13. Promise and Deliverance - Volume II - the Failure of Israel's Theocracy by Simon Gerrit De Graaf (Author)

Promise and Deliverance is simply the best tool to help the reader understand the Old Testament. Written to instruct Sunday School teachers in hermeneutics it gives consistent covenantal christocentric approach to understanding Judges to Esther plus Daniel. The main history books are harmonised.Never again will you see the Old Testament as a mere collection of moral tales. Here the living God speaks of his salvation in Christ.

14. The Broken Compass: How British Politics lost its way by Peter Hitchens  (Author)

This was published while Brown basin Number 10 so in that respect is dated yet it was remarkably prescient concerning what was to follow in government. Hitchens is a true conservative so no Conservative. A former Trotskyist he knows the left well and is well positioned to show how left and right have come together with adverse effects in the loss of adversarial politics. What we now have are politics of the centre with the morals of a Christianity rejecting consensus. Politicians may profess to be Christian but it dies not bring Christian ethics into the public sphere. I have few basic dissensions from Hitchens but his approval of the decriminalisation of homosexual acts is a rare diversity. His exposure of the left from foreign affairs to education at home is real and true. He shows how journalists and politicians are fellow travellers in changing the life of the UK. He gives comprehensive analysis of recent political history. I wish I had read this earlier and that he had produced more volumes in the spirit of this one. He comes across as a truly independent Christian conservative voice. He has a consistently anti-EU stance together with a quote from Gaitskel which was the clearest warning of the perils Heath took us into with the then Common Market.

15. Housekeeping by Marilynne Robinson  (Author)


Slow at first but gripping later. I like Robinson for she is a writer outside of the secular consensus. She deals with life including the spiritual.all families are dysfunctional in a fallen world. Bad things happen to good people. The book opens with the unexpected death of the head of the family in a train disaster. The widow brings up three daughters who in adulthood leave home. One becomes a missionary, another an itinerant while the third never brings her two girls to see their grandmother. Then suicide brings two generations together. It is like all suicides a selfish act with adverse consequences.
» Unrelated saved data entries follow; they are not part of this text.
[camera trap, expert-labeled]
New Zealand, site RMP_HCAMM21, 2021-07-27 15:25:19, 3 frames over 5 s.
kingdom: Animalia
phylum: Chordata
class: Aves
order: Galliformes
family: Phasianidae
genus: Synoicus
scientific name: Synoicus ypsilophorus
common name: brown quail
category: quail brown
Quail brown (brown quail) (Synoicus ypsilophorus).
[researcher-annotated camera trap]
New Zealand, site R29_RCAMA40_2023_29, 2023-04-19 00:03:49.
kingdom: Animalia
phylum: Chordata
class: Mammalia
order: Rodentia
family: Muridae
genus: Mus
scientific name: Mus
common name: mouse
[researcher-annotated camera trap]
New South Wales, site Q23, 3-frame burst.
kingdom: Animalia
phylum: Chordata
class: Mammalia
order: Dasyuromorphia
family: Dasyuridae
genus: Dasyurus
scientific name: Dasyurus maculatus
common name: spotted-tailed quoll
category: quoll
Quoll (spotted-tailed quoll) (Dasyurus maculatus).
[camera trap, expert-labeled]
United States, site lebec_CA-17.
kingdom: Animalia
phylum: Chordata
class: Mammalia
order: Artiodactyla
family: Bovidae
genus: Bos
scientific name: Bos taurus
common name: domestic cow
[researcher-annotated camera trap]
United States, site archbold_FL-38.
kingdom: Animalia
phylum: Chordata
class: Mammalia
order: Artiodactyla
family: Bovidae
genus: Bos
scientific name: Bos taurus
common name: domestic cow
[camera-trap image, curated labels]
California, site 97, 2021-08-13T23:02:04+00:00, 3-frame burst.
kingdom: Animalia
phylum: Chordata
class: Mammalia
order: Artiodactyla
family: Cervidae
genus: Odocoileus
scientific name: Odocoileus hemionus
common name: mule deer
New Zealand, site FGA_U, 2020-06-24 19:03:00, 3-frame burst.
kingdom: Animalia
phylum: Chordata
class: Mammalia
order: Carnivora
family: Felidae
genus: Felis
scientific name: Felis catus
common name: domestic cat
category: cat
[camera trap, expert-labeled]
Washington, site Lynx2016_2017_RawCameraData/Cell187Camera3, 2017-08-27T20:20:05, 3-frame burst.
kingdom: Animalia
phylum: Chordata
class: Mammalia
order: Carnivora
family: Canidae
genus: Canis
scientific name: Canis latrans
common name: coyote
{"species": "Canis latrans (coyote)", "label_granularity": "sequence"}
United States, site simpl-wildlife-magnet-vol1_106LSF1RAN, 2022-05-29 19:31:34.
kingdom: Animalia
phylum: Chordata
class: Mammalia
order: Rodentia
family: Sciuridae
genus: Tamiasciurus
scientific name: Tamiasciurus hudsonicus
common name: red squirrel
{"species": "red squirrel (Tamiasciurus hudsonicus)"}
When the grandmother dies after being cared for by other relatives, the their itinerant aunt comes home to care for her nieces. Her child rearing and housekeeping are eccentric. The girls are close but one sister decides to leave home and it puts this narrator Ruth in peril. A strong story well told but slow.

16. The Modigliani Scandal by Ken Follett

An easy to read fast moving mystery thriller. Follett's socialism shows with his Robin Hood characters mixed with a good exposee of the pretentious of the art world, dealers and collectors. Again my one dislike of Follett is that he has to mix in some explicit sex. But it is a well constructed if complicated plot where most people have good and bad sides to their characters. He has a couple who can quote the Bible, though I am not sure if the inaccuracy of one quote is intentional,

17.Freedom Movement - 500 years of Reformation by Michael Reeves

A short booklet which goes to the heart of the Reformation, the rediscovery of God's grace, salvation a free gift.